TEXTE D'ÉTUDE:

# # # # #

Ce qui fit que tout cela eut assez rapidement un impact négatif sur son moral.  Quant à moi, témoin de violence conjugale durant mon enfance, self-made man dans pas mal de domaines (la musique que je pratique en autodidacte, le russe que j’ai appris par moi-même, l’écriture que je pratique en français et en anglais…), j’avais une résilience meilleure.  Malgré le temps que nous consacrions à nous occuper de ma mère, je n’abandonnai aucun de mes hobbies/passions, je faisais du saxophone ténor que je venais d’acheter fin mars, je lisais mes 7/8 bouquins en 5 langues, simultanément, j’écrivais des blogs, je retravaillais un roman et je faisais encore des traductions pour MSF.

 

Une des conséquences directes de ce qui nous était tombé dessus, ce fut que Francine et moi nous fûmes obligés de prendre des séjours de détente, de déstressage (ou de reconstitution de santé) séparément.  Désormais, les couchers de soleil à la Panne, ce n’était plus à deux, en amoureux, que nous les contemplions, finis les restos sympas en tête-à-tête, les promenades sur le sable mi-mouillé au bord des embruns.

# # # # #

[Entrées enregistrées]

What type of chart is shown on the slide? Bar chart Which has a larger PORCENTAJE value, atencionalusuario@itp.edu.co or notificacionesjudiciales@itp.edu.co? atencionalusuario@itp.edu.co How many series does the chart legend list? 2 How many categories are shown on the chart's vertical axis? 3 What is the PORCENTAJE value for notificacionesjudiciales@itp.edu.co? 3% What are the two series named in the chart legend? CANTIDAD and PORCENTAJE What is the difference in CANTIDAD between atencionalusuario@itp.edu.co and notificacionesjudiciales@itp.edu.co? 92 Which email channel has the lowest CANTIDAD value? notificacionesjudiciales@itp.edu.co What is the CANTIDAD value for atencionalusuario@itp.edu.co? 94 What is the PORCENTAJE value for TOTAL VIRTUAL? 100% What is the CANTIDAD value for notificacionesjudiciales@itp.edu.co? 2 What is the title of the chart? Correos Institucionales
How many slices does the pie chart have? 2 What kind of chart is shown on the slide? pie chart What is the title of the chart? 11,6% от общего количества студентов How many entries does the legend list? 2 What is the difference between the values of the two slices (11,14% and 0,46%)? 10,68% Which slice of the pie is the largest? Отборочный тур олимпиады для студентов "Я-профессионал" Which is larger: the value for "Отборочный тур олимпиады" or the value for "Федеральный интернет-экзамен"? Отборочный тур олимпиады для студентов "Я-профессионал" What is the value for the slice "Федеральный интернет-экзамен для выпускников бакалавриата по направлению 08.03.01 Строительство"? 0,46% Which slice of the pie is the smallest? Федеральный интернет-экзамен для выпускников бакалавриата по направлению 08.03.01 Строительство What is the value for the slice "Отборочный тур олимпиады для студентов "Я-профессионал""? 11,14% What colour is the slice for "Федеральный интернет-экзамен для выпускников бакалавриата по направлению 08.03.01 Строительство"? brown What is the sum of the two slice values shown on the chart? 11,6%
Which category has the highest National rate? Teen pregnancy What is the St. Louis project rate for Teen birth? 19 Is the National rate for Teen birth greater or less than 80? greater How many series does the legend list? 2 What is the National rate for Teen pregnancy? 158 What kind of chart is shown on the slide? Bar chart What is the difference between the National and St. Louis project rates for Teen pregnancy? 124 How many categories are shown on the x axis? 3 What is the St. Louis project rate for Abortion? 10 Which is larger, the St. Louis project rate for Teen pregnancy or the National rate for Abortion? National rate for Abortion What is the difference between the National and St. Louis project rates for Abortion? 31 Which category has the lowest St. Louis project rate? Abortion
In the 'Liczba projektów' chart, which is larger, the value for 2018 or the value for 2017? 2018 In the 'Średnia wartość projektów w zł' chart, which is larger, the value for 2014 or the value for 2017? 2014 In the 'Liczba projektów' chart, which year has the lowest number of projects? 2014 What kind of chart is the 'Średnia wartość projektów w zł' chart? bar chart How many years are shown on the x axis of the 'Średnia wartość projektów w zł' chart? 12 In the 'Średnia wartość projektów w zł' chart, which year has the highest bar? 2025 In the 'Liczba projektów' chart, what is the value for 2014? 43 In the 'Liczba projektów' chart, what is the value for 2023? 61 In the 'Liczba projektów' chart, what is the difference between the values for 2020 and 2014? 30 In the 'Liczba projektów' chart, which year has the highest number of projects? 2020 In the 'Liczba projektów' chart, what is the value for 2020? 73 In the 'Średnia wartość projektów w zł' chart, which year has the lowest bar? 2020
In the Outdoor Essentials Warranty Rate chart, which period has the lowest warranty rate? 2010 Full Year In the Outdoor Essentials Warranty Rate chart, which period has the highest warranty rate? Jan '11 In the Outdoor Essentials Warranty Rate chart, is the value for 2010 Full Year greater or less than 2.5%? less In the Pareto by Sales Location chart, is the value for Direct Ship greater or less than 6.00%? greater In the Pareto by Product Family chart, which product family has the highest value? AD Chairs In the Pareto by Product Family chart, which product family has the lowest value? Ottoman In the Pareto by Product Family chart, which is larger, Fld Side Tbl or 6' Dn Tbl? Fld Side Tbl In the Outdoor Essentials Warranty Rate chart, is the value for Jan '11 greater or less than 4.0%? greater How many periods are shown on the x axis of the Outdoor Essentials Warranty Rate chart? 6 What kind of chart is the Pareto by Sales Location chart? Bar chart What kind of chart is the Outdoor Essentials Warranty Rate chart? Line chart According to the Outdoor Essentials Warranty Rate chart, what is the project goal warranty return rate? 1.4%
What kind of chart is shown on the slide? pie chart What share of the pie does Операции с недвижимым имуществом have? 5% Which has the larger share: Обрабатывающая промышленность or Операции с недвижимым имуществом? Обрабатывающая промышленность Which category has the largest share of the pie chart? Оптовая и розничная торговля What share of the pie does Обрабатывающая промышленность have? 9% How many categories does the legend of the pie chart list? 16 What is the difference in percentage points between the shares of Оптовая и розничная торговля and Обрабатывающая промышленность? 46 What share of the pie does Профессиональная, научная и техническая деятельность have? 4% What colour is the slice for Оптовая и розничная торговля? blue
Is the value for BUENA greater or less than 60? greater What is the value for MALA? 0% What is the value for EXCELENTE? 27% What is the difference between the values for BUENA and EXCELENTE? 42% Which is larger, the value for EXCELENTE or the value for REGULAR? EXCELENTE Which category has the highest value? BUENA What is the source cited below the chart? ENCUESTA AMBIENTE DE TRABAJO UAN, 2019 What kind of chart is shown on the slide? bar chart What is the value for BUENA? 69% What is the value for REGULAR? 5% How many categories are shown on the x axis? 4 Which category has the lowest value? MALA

# # # # #

TRAVAIL DEMANDÉ:
A) D'après le texte d'étude, quel instrument de musique avait été acheté fin mars ?
B) Prolongez le récit sur le temps consacré à la mère et la vie du couple à la suite de sa dernière phrase.

CORRIGÉ:
A) Un saxophone ténor.

B)
Moi qui n’avais jamais cuisiné, je dus me mettre à préparer des plats simples (poisson/purée, omelette, pommes de terre rissolées, etc…) quand Francine n’était pas à la maison.  Et, moi qui n’avais jamais eu d’enfant, j’appris ce que sont les joies des inévitables langes à mettre à ma mère pour la nuit – avec les accidents de parcours quand le lange n’avait pas été suffisant, avait été mal mis ou que ma mère avait jugé utile de s’en débarrasser au petit matin, mouillant draps de lit, chemise de nuit, etc.  Autres habitudes à prendre, voir sa mère nue, l’entendre uriner ou déféquer, vider la panne (ah je vois que notre achat de studio à la Panne était prédestiné !).  J’ai aussi appris ce que c’est de nettoyer le caca des autres, nouvelles occupation d’un pensionné…

 

Nous étions certes encore heureux mais d’une manière différente et correspondant à peine à ce que nous avions envisagé de faire dès la prise de pension de Francine.

 

Il y eut aussi des mots car tant Francine que moi-même, pensionnés, nous avions du mal à recevoir des ordres de ma mère (fais rentrer le chat Kochka ! fais rentrer le chien ! où est mon café ? et mes vêtements ?) et, compte tenu de l’excédent de travail et de stress liés aux premières semaines d’enfer que nous vécûmes du 21 juin à la mi-juillet (accrus par le fait que nous habitons au 1er et 2e, ma mère au rez-de-chaussée, ce qui fait que certains jours nous faisons près de 40/50 étages d’ « exercice »).  Et, au début, nous trouvions tous les deux que ma mère ne semblait pas particulièrement heureuse d’être revenue chez elle, qu’elle manquait de reconnaissance, souriait rarement, disait rarement merci, faits que nous imputions à son âge et à sa détresse que nous ne pouvions partager toutefois car elle n’en parlait pas.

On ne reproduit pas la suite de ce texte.